Золотистого меда струя из бутылки текла
Так тягуче и долго, что молвить хозяйка успела:
– Здесь, в печальной Тавриде, куда нас судьба занесла,
Мы совсем не скучаем, – и через плечо поглядела.
Всюду Бахуса службы, как будто на свете одни
Сторожа и собаки, – идешь, никого не заметишь.
Как тяжелые бочки, спокойные катятся дни.
Далеко в шалаше голоса – не поймешь, не ответишь.
 

Пространство стихотворения поначалу не выходит за пределы дома, в котором поэт оказался гостем. Это пространство заполнено существами и предметами самыми обычными, знакомыми всем и каждому: «хозяйка», «мед», «чай», «виноград», «уксус», «краска», «комната белая», «свежее вино», «подвал» и т. п. Но мы можем догадаться, что образы вещей подобраны строго обдуманно: все предметы – из ряд тех, что пришли к человеку издревле, были с ним от века, всегда и стали согретой человеческим теплом «утварью» (той, что у – твари, близко, рядом с человеком). И потому на них печать благородной старины. Недаром в словосочетании «ржавые грядки» виноградника определение «ржавые» не несет в себе никакого отрицательного смыслового оттенка, напротив – это знак древности труда виноградаря, и не случайно «ржавое» оказывается синонимически близким с «благородным» («благородные, ржавые грядки»).

Благодаря этому художественное время стихотворения из «комнатного», бытового и настоящего легко и естественно переходит в план «большого времени», бесконечно длящегося. И названный переход подкрепляется введением в произведение мифологических имен и образов – Бахус, Елена Прекрасная, Одиссей и его верная жена Пенелопа (имя ее не названо прямо, но подразумевается: «Не Елена – другая, как долго она вышивала?»), «прялка», символ вечной судьбы, и «золотое руно», миф о поиске блаженной земли.

Расширяется также образное пространство стихотворения. Вместе с лирическим героем, гостем крымского дома, мы выходим в «коричневый сад», минуем «белые колонны», видим вдали, на горизонте «сонные горы». Возникающая затем аналогия «каменистой Тавриды» с Элладой и совершающаяся на наших глазах образная метаморфоза, превращение сегодняшнего скромного жилища в гомеровский, мифологический «греческий дом» Пенелопы и Одиссея, бескрайне раздвигают пространственную раму произведения до картины целой ушедшей в прошлое страны, Эллады, всего прекрасного античного мира.

Образы времени и его движения даются по – эллински вещно, через сравнение с предметами домашней утвари: «дни», «как тяжелые бочки», – и мифологически условно, предельно обобщено: Одиссей, «пространством и временем полный». Тем самым создается впечатление весомой полноты времени, а значит, и полноты жизни, с устойчивостью ее коренных законов и ценностей.

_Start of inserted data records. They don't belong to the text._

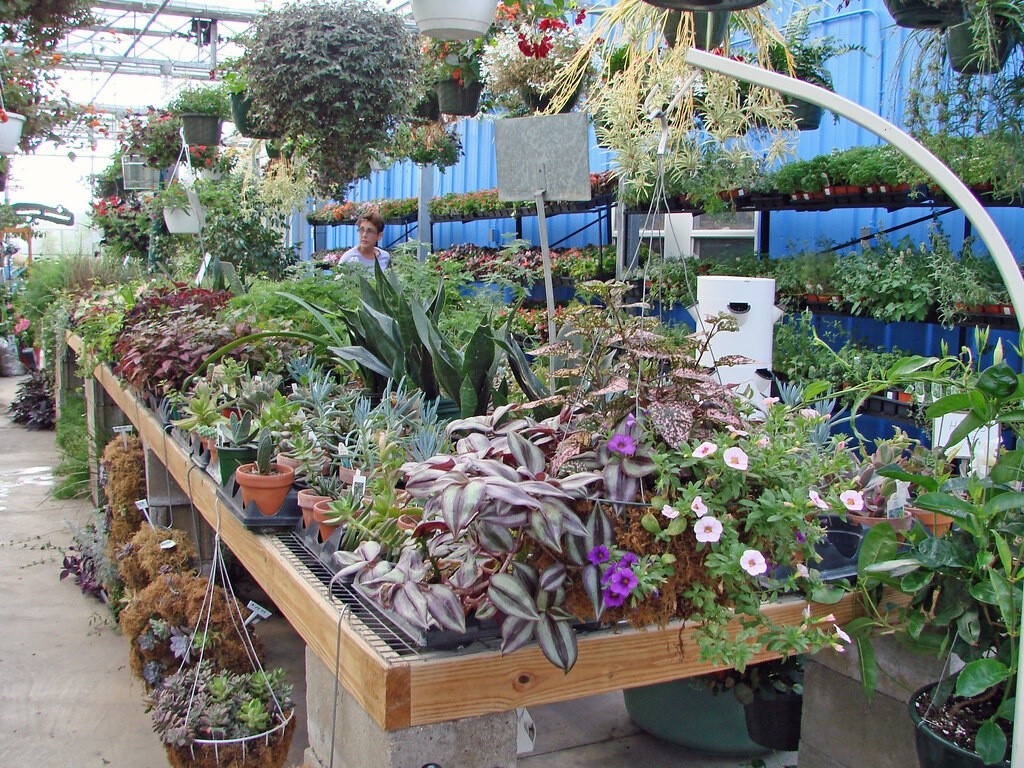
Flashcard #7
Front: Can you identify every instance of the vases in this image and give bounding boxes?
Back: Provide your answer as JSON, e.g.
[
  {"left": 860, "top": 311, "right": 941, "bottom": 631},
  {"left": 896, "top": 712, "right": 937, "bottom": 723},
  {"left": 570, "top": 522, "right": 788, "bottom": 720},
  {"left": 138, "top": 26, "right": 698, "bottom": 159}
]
[
  {"left": 433, "top": 78, "right": 484, "bottom": 116},
  {"left": 695, "top": 94, "right": 752, "bottom": 135},
  {"left": 517, "top": 79, "right": 583, "bottom": 114},
  {"left": 0, "top": 112, "right": 27, "bottom": 154},
  {"left": 161, "top": 205, "right": 208, "bottom": 233}
]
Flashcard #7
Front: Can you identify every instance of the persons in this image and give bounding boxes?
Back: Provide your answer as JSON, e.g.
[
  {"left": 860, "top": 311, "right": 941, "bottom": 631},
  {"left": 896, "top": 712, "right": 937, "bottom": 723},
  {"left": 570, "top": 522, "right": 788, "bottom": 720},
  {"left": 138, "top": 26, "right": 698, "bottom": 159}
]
[{"left": 336, "top": 212, "right": 392, "bottom": 274}]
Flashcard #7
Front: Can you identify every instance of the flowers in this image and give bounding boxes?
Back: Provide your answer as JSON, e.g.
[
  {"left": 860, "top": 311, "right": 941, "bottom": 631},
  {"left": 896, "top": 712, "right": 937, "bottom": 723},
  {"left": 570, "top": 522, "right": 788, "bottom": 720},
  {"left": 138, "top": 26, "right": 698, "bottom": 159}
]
[
  {"left": 145, "top": 177, "right": 210, "bottom": 218},
  {"left": 660, "top": 39, "right": 751, "bottom": 94},
  {"left": 474, "top": 0, "right": 606, "bottom": 113},
  {"left": 418, "top": 36, "right": 490, "bottom": 89},
  {"left": 0, "top": 43, "right": 63, "bottom": 122}
]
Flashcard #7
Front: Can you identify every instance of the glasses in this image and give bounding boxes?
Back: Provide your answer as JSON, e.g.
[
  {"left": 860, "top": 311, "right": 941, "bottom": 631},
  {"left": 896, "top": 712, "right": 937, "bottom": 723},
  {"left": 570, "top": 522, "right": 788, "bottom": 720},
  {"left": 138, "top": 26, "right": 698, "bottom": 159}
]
[{"left": 357, "top": 227, "right": 378, "bottom": 235}]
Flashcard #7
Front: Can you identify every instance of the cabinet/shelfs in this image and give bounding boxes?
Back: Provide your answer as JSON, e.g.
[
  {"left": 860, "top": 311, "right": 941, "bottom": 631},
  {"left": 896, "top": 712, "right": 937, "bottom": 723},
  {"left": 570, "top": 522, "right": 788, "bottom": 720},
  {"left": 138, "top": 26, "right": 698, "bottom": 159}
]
[
  {"left": 306, "top": 200, "right": 615, "bottom": 279},
  {"left": 622, "top": 194, "right": 1024, "bottom": 477}
]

Вечный дом, вечный – Одиссеев – уход из него и возврат, вечный труд («виноград, как старинная битва», долгое вышивание Пенелопы), неистребимая сладость и веселье бытия («мед», «вино»), нескончаемое ожидание любимого и верность ему – вот они, устои поэтизируемой Мандельштамом жизни.

Цветовая гамма, выдержанная в стихотворении, – коричневое, белое, золотистое и золотое, словно цвета древней фрески или этрусской вазы, – по – своему тоже отсылает наше воображение к монументальной простоте далеких времен. Под стать общему настроению, навеянному подобными ассоциациями, и звуковой фон стихотворения – «тишина», молчаливые горы, неслышная прялка времени. Целостность поэтической картины завершает спокойная, размеренная, певучая интонация стихотворения, его неторопливые, тягучие, как мед, ритмы.

Таким способом сплетая в цепочке ассоциаций сегодняшнее и давно минувшее, скоротечное и непреходящее, обиходное и легендарно – мифологическое, Мандельштам запечатлевает в своем произведении глубокое чувство драгоценности жизни. Драгоценности жизни, если в ней сохраняются и оберегаются некие простые, вечные, фундаментальные начала человеческого бытия. Завораживающая поэтическая сила Мандельштама как раз и коренится в подобном удивительном умении поддерживать в нас, читателях (а каждый из нас нуждается в такой поддержке), чувство бесценности дара жизни.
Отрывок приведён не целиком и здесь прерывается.